Deputy Director, Digitalization, Financial Centre and Banking Transformation Otoritas Jasa Keuangan (OJK) Zulkifli Salim menyampaikan, data breaching menjadi salah satu permasalahan utama perbankan di era digitalisasi.
Baca Juga
“Kita itu punya prestasi yang tidak menggembirakan, salah satu negara yang mengalami kasus data breaching terbanyak,” katanya saat menjadi pembicara di acara World Cloud Show 2023 di Jakarta, Selasa (7/11/2023).
Advertisement
Maka dari itu, permasalahan mengenai keamanan ruang siber merupakan salah satu fokus dari badan regulator perbankan seperti OJK saat ini.
Zulkifli juga mengungkap, meskipun banyak dari serangan siber menargetkan lembaga pemerintahan, nyatanya bagian keuangan menjadi salah satu bagian yang paling merugi dari serangan ransomware.
Menanggapi hal ini, OJK telah berupaya dengan mengusung roadmap Pengembangan Perbankan Indonesia yang menjadi panduan dunia perbankan Indonesia selama 5 tahun sekali.
Melalui upaya ini, OJK tak hanya mengkonsolidasi, tetapi juga menekankan pentingnya digitalisasi perbankan yang diikuti oleh keamanan ruang siber.
OJK juga membagikan wawasan mengenai akselerasi digitalisasi perbankan di laman resmi mereka yang dapat diakses oleh siapa saja. Upaya ini juga secara tidak langsung meningkatkan literasi digital masyarakat, terutama dalam hal keamanan bank digital.
Upaya Pencegahan Serangan SIber
"Salah satu upaya yang dilakukan oleh OJK adalah dengan mengeluarkan Surat Edaran Otoritas Jasa Keuangan Republik Indonesia Nomor 29/SEOJK.03/2022 Tentang Ketahanan dan Keamanan Siber Bagi Bank Umum," ucap Zulkifli.
Selain itu, ada juga Peraturan Otoritas Jasa Keuangan Nomor 11/POJK.03/2022 tentang Penyelenggaraan Teknologi Informasi oleh Bank Umum.
Surat edaran ini memuat panduan bagi bank umum dalam menghadapi ancaman keamanan siber dan kebocoran data nasabah. Kemudian, OJK juga mewajibkan bank umum untuk melaporkan setiap kejadian kebocoran data nasabah ke OJK.
Bank digital di Indonesia juga harus memperhatikan ketahanan dan keamanan siber. OJK menyarankan bank digital untuk memperkuat sistem keamanan siber dan melakukan uji penetrasi secara berkala. Selain itu, bank digital juga harus memperhatikan keamanan data nasabah dengan cara melakukan enkripsi data dan memperkuat sistem autentikasi.

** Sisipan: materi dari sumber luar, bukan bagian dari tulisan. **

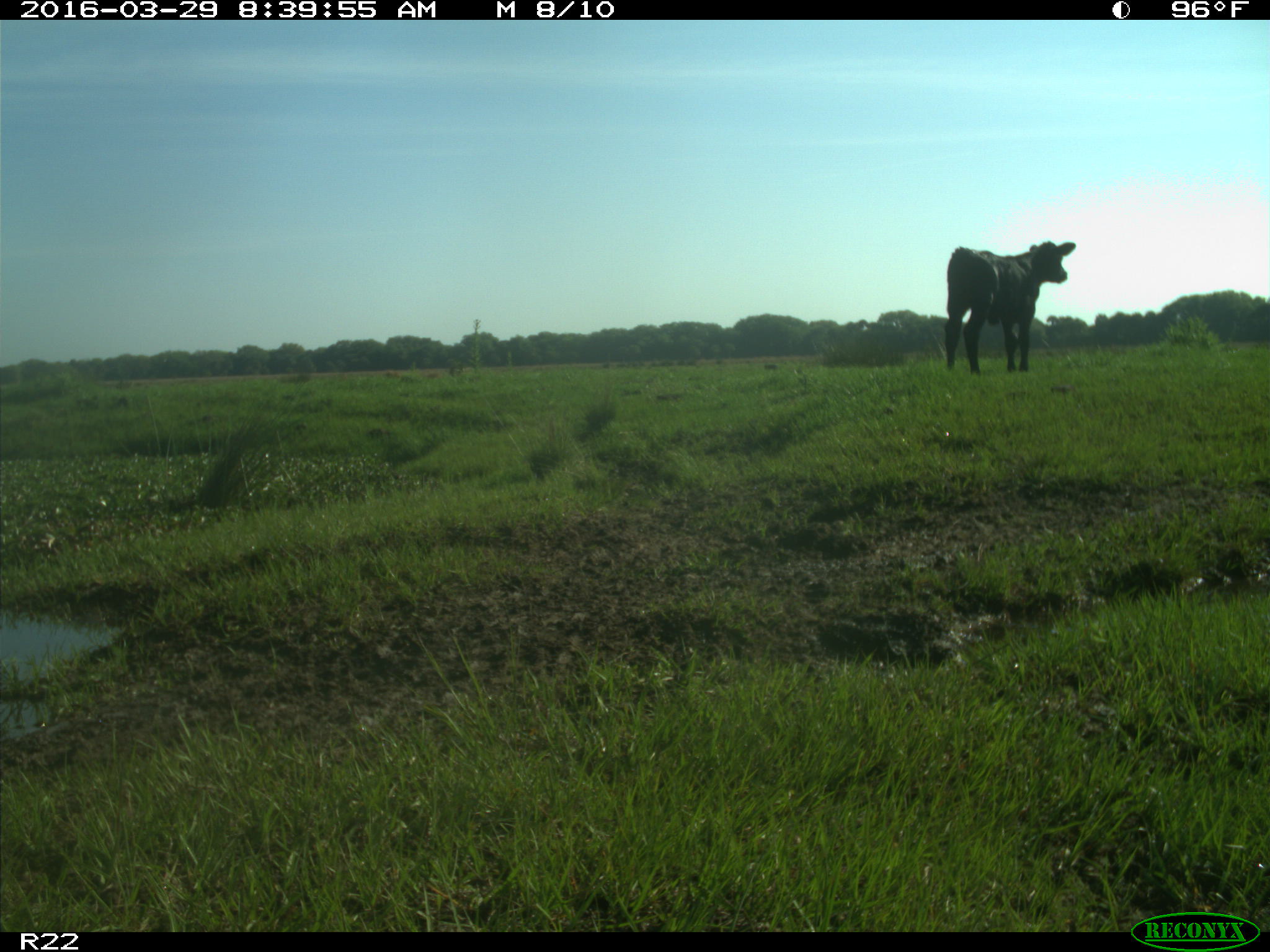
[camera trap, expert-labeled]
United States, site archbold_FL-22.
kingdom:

Dalam rangka meningkatkan keamanan siber, OJK juga telah memperkuat kerjasama dengan lembaga lain seperti Kementerian Komunikasi dan Informatika (Kominfo) dan Badan Siber dan Sandi Negara (BSSN). Hal ini dilakukan untuk memperkuat sistem keamanan siber dan mencegah terjadinya kebocoran data nasabah.

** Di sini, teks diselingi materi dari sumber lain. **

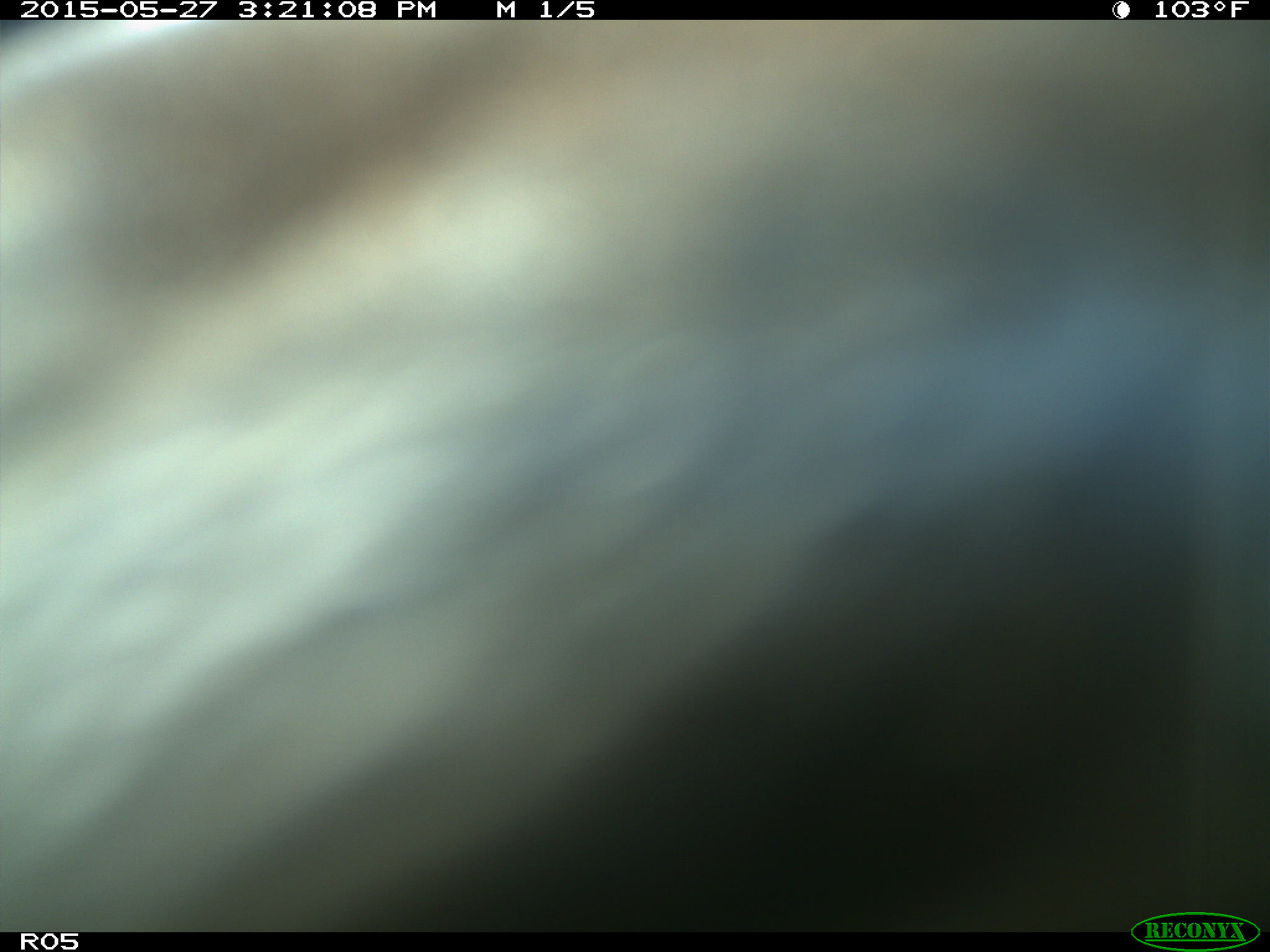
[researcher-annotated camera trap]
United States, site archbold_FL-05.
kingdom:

Untuk jangka panjang, OJK juga akan membawakan Digital Maturity Assesstment for Bank yang akan mengukur digitalisasi Bank berdasarkan 8 kategori yang menggunakan 95 parameter kontrol. Hasil dari kontrol parameter ini nantinya, OJK dapat menentukan taraf baik atau tidaknya digitalisasi yang telah dillakukan oleh para Bank di Indonesia.